A P P E A L B O O K E N D O R S E M E N T
[1] The appellant’s failure to make the support payments required by the agreement gave the judge jurisdiction to vary the support provisions in the agreement: see s. 334(4) of the Family Law Act. While it is not clear to us how the judge arrived at the conclusion he did, that conclusion is not outside of the realm of possible result given the judge’s broad discretion. We are firmly of the view, in all of the circumstances, particularly given the amounts involved, and the fact that the support obligation has terminated, that further proceedings in respect of support would not be in the interests of justice. We would not disturb this part of the order.

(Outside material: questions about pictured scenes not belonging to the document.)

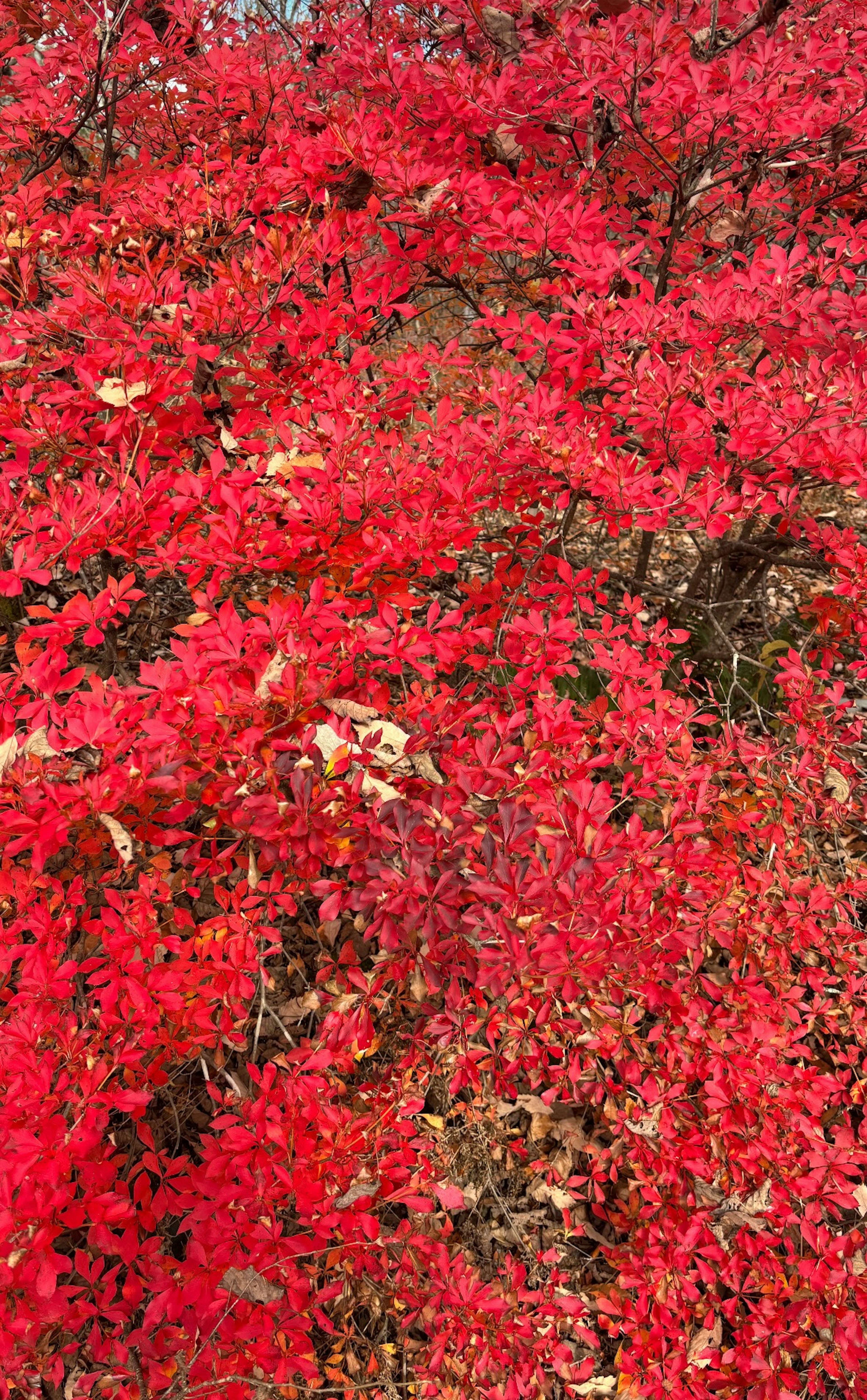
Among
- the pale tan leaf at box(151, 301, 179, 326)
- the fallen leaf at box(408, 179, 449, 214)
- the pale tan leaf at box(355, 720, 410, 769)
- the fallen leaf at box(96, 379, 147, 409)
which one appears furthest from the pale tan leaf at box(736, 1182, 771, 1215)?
the fallen leaf at box(408, 179, 449, 214)

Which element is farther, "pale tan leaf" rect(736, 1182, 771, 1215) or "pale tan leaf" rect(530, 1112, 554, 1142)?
"pale tan leaf" rect(530, 1112, 554, 1142)

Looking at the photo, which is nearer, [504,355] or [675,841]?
[675,841]

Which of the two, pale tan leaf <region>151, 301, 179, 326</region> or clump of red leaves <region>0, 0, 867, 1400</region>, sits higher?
pale tan leaf <region>151, 301, 179, 326</region>

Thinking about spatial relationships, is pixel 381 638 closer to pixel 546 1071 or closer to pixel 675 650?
pixel 546 1071

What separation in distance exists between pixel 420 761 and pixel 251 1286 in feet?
3.72

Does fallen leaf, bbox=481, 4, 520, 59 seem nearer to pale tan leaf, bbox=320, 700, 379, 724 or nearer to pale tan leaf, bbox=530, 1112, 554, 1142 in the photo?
pale tan leaf, bbox=320, 700, 379, 724

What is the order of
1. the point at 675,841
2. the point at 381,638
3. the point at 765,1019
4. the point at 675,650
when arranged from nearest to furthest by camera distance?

[2] We are persuaded that there is no evidence to support the finding at para. 19 of the reasons to the effect that the appellant failed to make full disclosure of his assets at the time the separation agreement was made. The respondent was aware of the assets and, on the evidence, had as much ability to value these assets as the appellant. The fact that the property division does not comport with the result that may have been achieved by the equalization process, is no ground to set aside that part of the agreement.
[3] Paragraph one of the order of Matheson J. dated February 2, 2005 is set aside; the rest of the order stands.
[4] Given the mixed result, there will be no order as to costs on the appeal.